Cardiology Business

Philips Acquires SpectraWAVE, Making Azurion Even Better

After taking a two and a half year break since its last acquisition, Philips acquired SpectraWAVE for its HyperVue and X1-FFR technologies in a bid to extend its intravascular imaging lead.

  • SpectraWAVE focuses on vascular imaging that combines DeepOCT (optical coherence tomography) and NIRS (near-infrared spectroscopy) with AI and angio-based FFR.
  • These technologies are designed to improve percutaneous coronary intervention, with X1-FFR and HyperVue now coming to Philips’ Azurion platform.
  • Although financials haven’t been disclosed, SpectraWAVE has raised at least $79M across its venture, Series A, and Series B rounds.

At the center of this acquisition, Philips’ Azurion is an image-guided therapy platform that already serves 7.6M patients annually. It combines coronary imaging and physiology with Philips’ Eagle Eye Platinum IVUS and OmniWire iFR offerings, but the addition of SpectraWAVE’s tech takes it to the next level…

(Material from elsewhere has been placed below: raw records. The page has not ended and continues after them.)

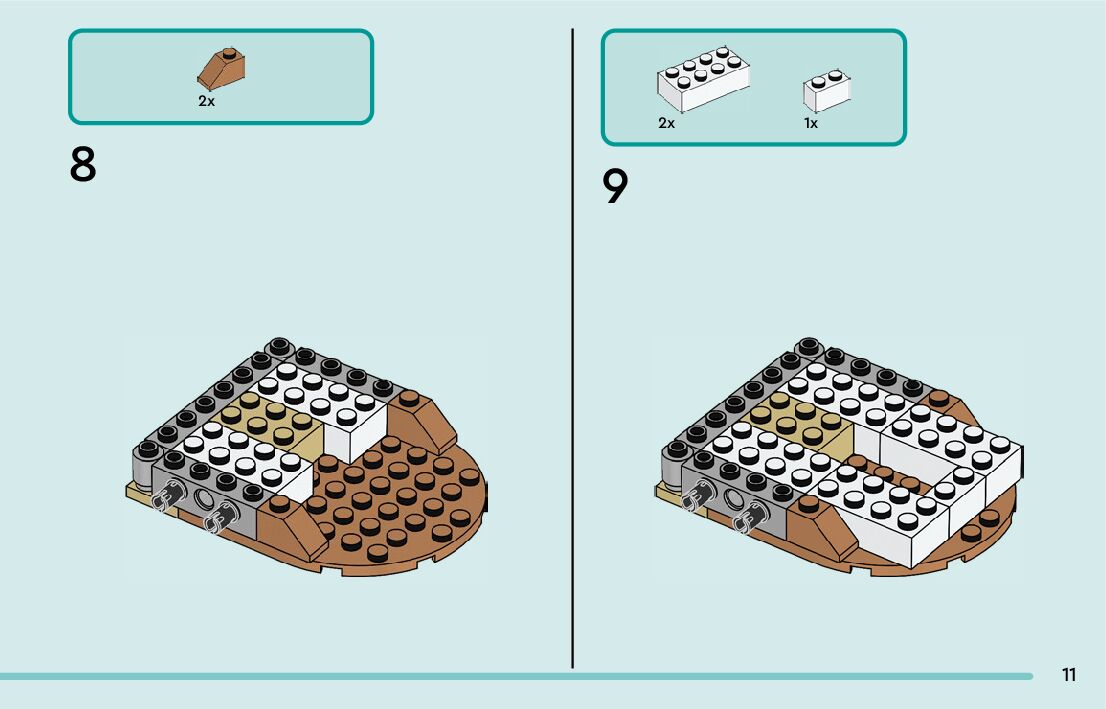 2x

8

2x

1x

9

11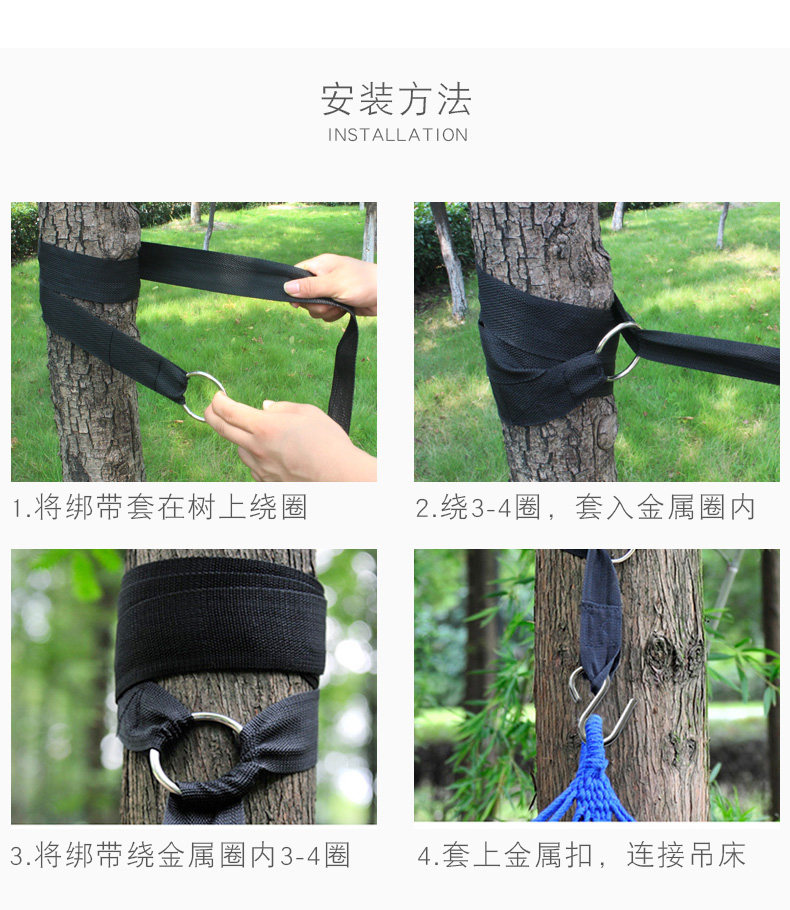 安装方法
INSTALLATION

1.将绑带套在树上绕圈

2.绕3-4圈，套入金属圈内

3.将绑带绕金属圈内3-4圈

4.套上金属扣，连接吊床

  • With SpectraWAVE’s HyperVue, Philips will now have a single enhanced vascular imaging platform that provides detailed coronary artery visualization.
  • On the other hand, X1-FFR calculates fractional flow reserve from angiograms, allowing Philips to turn X-ray images into physiology data without wire-based measurements.

These technologies add to Philips’ impressive intravascular imaging toolbox which now boasts IVUS, DeepOCT, NIRS, wire and angio-derived physiology all accessible to imagers on the Azurion platform.

While it might have been a minute since Philips’ last big buy, bringing in SpectraWAVE is part of a decade long mission to built-out its cardiology offerings with acquisitions like –

  • Volcano (2015, IVUS and FFR)
  • TomTec (2017, echo PACS)
  • BioTelemetry (2020, remote cardiac diagnostics & monitoring)
  • Intact Vascular (2020, peripheral vascular devices)
  • Vesper Medical (2021, peripheral vascular devices)
  • Cardiologs (2021, ECG AI)
  • And DiA Imaging Analysis (2023, echocardiography AI)

All of these individual technologies were effective, that’s why Philips bought them, but this trend is bigger than just buying the best parts for a custom car, it represents a maturation of Philips’ position across several subspecialties of cardiology.

  • With all of these technologies on one platform, physicians who use Azurion will now have a single decision loop in their vascular imaging workflow.
  • Meanwhile, the AI integration side of Azurion puts all of the data in one place, reducing the strain on physicians managing several softwares across modalities to get a diagnosis.

The Takeaway

Philips’ acquisition of SpectraWAVE is about more than being better than the competition. It represents a focus on being the best for Azurion’s users and it isn’t a surprise when you look back at how Philips built the platform.